Understanding, Accelerating, and Improving MeanFlow Training
Jin-Young Kim, Hyojun Go, Lea Bogensperger, Julius Erbach, Nikolai Kalischek, Federico Tombari, Konrad Schindler, Dominik Narnhofer
TL;DR
The paper investigates the training dynamics of MeanFlow, a diffusion/flow-based model that learns instantaneous velocity $v$ and average velocity $u$ jointly. It shows that forming $v$ early is crucial for successful $u$ learning, and that small temporal gaps $\Delta t$ in supervision aid $v$ formation while large gaps destabilize it; a task-affinity analysis further suggests starting with small-gap supervision to enable large-gap $u$ learning for one-step generation. The authors propose a simple, effective training scheme consisting of accelerating $v$-learning with timestep sampling and loss weighting, and progressively weighting $\mathcal{L}_u$ to shift focus from short- to long-interval averages, while integrating with MeanFlow's components. Empirically, the enhanced training yields faster convergence and stronger few-step generation, reducing the 1-NFE ImageNet 256×256 FID from $3.43$ to $2.87$ (MeanFlow-XL) and enabling the same performance with $2.5\times$ fewer epochs or a smaller backbone, demonstrating practical potential for real-time generation with few steps.
Abstract
MeanFlow promises high-quality generative modeling in few steps, by jointly learning instantaneous and average velocity fields.
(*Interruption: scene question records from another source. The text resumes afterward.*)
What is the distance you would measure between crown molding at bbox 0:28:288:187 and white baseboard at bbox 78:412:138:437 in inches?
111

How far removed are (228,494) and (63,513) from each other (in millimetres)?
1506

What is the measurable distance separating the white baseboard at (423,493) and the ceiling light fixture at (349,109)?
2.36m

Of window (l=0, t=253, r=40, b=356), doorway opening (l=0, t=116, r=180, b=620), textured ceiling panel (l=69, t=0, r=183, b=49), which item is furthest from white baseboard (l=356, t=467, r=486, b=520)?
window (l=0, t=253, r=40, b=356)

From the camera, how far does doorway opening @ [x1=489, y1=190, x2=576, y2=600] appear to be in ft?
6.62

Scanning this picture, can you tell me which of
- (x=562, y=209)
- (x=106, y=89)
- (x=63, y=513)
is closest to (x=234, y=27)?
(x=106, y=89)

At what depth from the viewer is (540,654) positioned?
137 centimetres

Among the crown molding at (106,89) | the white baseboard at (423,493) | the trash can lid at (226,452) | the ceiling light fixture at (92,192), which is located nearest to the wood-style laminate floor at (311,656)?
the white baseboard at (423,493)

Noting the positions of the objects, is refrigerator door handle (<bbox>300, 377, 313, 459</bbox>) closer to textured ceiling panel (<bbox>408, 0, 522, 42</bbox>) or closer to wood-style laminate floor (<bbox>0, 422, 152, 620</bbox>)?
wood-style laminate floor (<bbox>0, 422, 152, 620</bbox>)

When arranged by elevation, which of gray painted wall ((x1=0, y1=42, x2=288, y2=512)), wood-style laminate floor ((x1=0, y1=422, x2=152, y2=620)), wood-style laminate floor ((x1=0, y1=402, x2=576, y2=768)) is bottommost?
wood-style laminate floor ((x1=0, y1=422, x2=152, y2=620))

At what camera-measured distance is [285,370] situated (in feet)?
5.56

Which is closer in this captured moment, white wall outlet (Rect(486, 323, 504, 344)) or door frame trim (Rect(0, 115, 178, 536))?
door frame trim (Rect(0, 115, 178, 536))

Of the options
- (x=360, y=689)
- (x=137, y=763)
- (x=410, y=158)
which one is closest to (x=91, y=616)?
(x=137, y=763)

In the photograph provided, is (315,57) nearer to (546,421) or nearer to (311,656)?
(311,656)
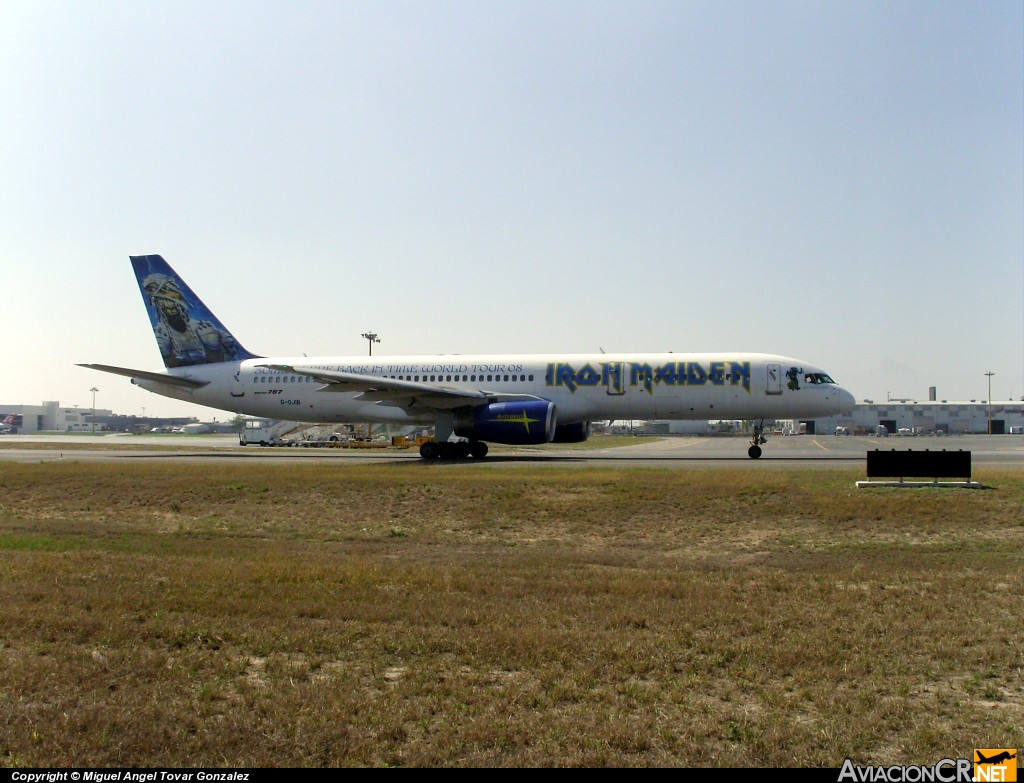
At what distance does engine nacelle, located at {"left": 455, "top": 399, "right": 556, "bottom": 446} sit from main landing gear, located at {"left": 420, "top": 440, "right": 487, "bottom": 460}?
153 centimetres

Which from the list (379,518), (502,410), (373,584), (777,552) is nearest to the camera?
(373,584)

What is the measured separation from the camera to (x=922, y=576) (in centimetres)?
1140

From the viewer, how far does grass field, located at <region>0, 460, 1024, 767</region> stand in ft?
17.8

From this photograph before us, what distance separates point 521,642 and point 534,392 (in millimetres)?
27060

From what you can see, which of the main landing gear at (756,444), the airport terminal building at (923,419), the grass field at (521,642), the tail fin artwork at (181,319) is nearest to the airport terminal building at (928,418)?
the airport terminal building at (923,419)

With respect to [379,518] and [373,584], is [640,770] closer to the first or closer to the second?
[373,584]

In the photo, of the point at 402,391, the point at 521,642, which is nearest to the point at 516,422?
the point at 402,391

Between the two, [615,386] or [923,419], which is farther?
[923,419]

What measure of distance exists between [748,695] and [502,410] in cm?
2579

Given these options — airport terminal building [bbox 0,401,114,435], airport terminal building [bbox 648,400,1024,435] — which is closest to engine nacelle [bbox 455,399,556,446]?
airport terminal building [bbox 648,400,1024,435]

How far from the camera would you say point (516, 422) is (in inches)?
1243

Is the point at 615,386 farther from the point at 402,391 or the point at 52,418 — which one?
the point at 52,418

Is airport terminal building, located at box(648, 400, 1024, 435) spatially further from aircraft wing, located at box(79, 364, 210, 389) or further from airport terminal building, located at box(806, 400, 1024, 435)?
aircraft wing, located at box(79, 364, 210, 389)

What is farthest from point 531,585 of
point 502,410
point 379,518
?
point 502,410
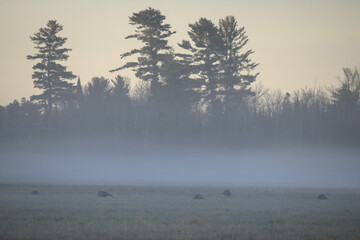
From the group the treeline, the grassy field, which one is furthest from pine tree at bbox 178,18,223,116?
the grassy field

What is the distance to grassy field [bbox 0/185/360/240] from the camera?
15.9 m

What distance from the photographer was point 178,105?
66.2m

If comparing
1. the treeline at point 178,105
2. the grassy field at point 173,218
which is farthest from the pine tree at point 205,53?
the grassy field at point 173,218

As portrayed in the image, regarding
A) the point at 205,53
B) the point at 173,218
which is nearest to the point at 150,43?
the point at 205,53

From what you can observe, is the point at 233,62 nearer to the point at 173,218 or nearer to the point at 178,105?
the point at 178,105

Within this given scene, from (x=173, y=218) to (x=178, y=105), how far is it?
155ft

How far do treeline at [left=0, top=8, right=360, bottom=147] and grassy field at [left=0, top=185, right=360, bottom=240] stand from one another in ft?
128

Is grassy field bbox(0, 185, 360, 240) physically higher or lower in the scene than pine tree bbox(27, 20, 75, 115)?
lower

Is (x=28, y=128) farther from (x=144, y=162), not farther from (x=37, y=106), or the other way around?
(x=144, y=162)

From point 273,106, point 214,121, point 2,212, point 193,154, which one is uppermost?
point 273,106

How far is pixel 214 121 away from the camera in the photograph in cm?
7219

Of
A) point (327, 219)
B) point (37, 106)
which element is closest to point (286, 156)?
point (37, 106)

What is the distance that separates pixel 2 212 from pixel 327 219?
13902 mm

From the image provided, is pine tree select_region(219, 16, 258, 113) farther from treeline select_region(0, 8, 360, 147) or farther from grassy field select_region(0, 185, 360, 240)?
grassy field select_region(0, 185, 360, 240)
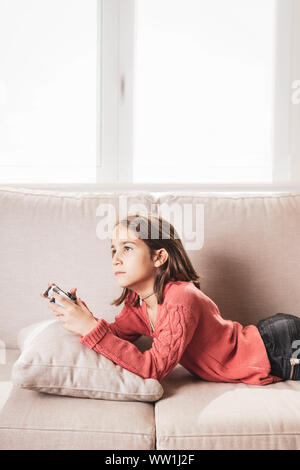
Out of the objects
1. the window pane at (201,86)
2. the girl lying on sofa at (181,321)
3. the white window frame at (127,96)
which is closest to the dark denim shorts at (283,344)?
the girl lying on sofa at (181,321)

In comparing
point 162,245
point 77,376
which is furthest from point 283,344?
point 77,376

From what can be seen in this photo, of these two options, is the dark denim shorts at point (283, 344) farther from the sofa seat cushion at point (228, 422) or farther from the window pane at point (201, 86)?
the window pane at point (201, 86)

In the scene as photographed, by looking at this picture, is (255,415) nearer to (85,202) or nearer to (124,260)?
(124,260)

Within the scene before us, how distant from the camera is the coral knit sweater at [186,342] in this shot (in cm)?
112

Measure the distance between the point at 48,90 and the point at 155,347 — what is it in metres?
1.43

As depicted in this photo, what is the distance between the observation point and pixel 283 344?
1264 millimetres

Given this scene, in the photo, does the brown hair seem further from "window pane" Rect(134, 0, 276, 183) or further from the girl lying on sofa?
"window pane" Rect(134, 0, 276, 183)

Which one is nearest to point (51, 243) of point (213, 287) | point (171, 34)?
point (213, 287)

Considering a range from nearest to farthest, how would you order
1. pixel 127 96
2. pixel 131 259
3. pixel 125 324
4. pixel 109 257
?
1. pixel 131 259
2. pixel 125 324
3. pixel 109 257
4. pixel 127 96

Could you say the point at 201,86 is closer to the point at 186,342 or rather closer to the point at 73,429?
the point at 186,342

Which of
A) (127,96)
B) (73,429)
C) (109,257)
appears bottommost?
(73,429)

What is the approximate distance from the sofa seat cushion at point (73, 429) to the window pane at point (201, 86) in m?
1.31

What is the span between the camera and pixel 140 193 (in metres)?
1.57

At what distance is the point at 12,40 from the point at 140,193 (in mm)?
1085
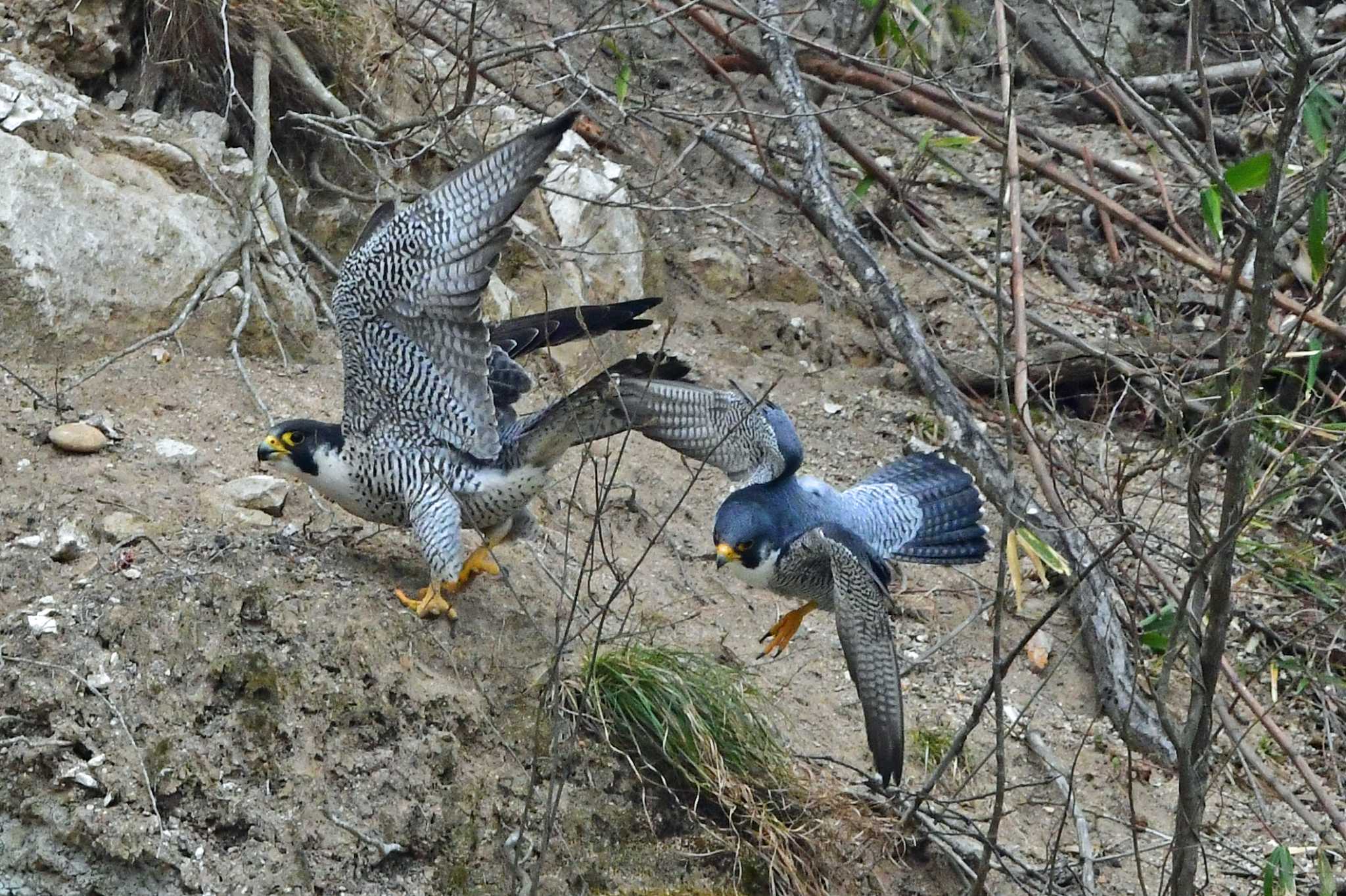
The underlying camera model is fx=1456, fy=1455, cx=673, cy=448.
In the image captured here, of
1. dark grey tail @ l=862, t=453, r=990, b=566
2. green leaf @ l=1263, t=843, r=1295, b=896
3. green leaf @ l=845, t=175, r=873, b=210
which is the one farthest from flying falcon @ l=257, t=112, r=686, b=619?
green leaf @ l=1263, t=843, r=1295, b=896

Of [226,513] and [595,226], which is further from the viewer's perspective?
[595,226]

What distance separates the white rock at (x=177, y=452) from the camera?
4.55m

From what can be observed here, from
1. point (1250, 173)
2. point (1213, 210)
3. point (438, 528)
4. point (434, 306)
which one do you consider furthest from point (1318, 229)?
point (438, 528)

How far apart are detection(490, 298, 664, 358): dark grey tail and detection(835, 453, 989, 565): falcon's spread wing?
3.04 feet

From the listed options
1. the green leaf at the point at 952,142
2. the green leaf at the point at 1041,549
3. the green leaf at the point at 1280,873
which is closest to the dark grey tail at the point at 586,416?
the green leaf at the point at 1041,549

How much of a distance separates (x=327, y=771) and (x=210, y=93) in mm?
2993

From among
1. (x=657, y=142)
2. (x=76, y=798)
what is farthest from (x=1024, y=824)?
(x=657, y=142)

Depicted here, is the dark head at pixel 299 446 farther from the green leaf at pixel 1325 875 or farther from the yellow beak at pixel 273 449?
the green leaf at pixel 1325 875

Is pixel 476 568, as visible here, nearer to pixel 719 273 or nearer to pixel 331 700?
pixel 331 700

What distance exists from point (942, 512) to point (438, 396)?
1.65m

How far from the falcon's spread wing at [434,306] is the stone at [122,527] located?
2.09 ft

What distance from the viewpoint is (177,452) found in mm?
Answer: 4574

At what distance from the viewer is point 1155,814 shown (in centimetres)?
471

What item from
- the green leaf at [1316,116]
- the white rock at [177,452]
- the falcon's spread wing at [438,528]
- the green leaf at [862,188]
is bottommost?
the white rock at [177,452]
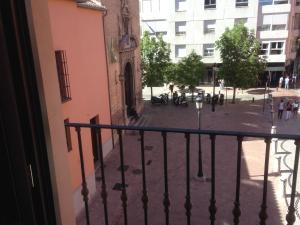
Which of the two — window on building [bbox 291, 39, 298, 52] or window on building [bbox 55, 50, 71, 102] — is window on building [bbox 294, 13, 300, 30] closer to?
window on building [bbox 291, 39, 298, 52]

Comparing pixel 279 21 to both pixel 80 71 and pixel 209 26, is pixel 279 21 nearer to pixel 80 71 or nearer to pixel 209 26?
pixel 209 26

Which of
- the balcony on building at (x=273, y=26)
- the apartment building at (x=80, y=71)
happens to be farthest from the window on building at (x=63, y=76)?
the balcony on building at (x=273, y=26)

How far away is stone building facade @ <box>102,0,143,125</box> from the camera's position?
14.2 metres

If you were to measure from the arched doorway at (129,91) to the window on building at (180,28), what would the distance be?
14.9 meters

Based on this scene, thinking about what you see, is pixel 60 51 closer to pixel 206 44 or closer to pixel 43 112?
pixel 43 112

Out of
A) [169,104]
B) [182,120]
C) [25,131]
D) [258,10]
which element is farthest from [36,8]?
[258,10]

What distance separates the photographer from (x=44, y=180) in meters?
2.03

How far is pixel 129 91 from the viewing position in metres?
19.6

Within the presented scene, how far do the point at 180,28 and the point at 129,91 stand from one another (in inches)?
601

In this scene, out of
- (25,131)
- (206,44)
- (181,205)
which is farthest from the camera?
(206,44)

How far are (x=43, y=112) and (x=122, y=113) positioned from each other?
1440cm

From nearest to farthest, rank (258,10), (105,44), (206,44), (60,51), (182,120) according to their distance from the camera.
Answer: (60,51) < (105,44) < (182,120) < (258,10) < (206,44)

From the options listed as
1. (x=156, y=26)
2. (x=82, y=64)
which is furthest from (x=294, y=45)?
(x=82, y=64)

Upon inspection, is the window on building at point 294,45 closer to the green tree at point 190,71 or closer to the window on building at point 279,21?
the window on building at point 279,21
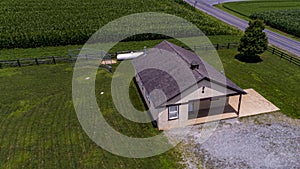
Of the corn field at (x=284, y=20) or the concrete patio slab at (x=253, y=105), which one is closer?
the concrete patio slab at (x=253, y=105)

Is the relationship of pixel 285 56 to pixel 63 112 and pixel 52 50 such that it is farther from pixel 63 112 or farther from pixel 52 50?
pixel 52 50

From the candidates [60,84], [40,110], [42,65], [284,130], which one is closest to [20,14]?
[42,65]

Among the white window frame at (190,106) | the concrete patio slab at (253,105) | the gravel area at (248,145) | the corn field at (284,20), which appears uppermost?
the corn field at (284,20)

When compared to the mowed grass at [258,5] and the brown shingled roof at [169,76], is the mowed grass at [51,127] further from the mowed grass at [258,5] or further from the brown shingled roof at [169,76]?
the mowed grass at [258,5]

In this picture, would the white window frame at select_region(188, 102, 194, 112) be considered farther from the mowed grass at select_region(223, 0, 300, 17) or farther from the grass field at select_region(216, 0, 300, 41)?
the mowed grass at select_region(223, 0, 300, 17)

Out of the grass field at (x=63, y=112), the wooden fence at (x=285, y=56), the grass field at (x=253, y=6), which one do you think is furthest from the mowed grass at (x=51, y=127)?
the grass field at (x=253, y=6)
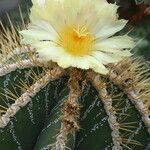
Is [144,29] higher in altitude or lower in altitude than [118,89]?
higher

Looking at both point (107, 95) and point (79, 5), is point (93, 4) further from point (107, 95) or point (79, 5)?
point (107, 95)

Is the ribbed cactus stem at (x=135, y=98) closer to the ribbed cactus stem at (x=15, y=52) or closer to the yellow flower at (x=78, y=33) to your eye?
the yellow flower at (x=78, y=33)

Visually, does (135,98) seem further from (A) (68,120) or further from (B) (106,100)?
(A) (68,120)

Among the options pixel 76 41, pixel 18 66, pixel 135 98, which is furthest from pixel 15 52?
pixel 135 98

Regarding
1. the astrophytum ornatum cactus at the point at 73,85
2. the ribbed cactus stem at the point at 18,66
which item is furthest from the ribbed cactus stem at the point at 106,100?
the ribbed cactus stem at the point at 18,66

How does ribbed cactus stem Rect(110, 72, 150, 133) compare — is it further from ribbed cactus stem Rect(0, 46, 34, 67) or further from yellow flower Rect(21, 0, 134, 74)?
ribbed cactus stem Rect(0, 46, 34, 67)

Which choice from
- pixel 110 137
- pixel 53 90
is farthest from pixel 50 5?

Yet, the underlying training dynamics remain unclear. We analyze the interaction between the two velocities and find: (i) well-established instantaneous velocity is a prerequisite for learning average velocity; (ii) learning of instantaneous velocity benefits from average velocity when the temporal gap is small, but degrades as the gap increases; and (iii) task-affinity analysis indicates that smooth learning of large-gap average velocities, essential for one-step generation, depends on the prior formation of accurate instantaneous and small-gap average velocities. Guided by these observations, we design an effective training scheme that accelerates the formation of instantaneous velocity, then shifts emphasis from short- to long-interval average velocity. Our enhanced MeanFlow training yields faster convergence and significantly better few-step generation: With the same DiT-XL backbone, our method reaches an impressive FID of 2.87 on 1-NFE ImageNet 256x256, compared to 3.43 for the conventional MeanFlow baseline. Alternatively, our method matches the performance of the MeanFlow baseline with 2.5x shorter training time, or with a smaller DiT-L backbone.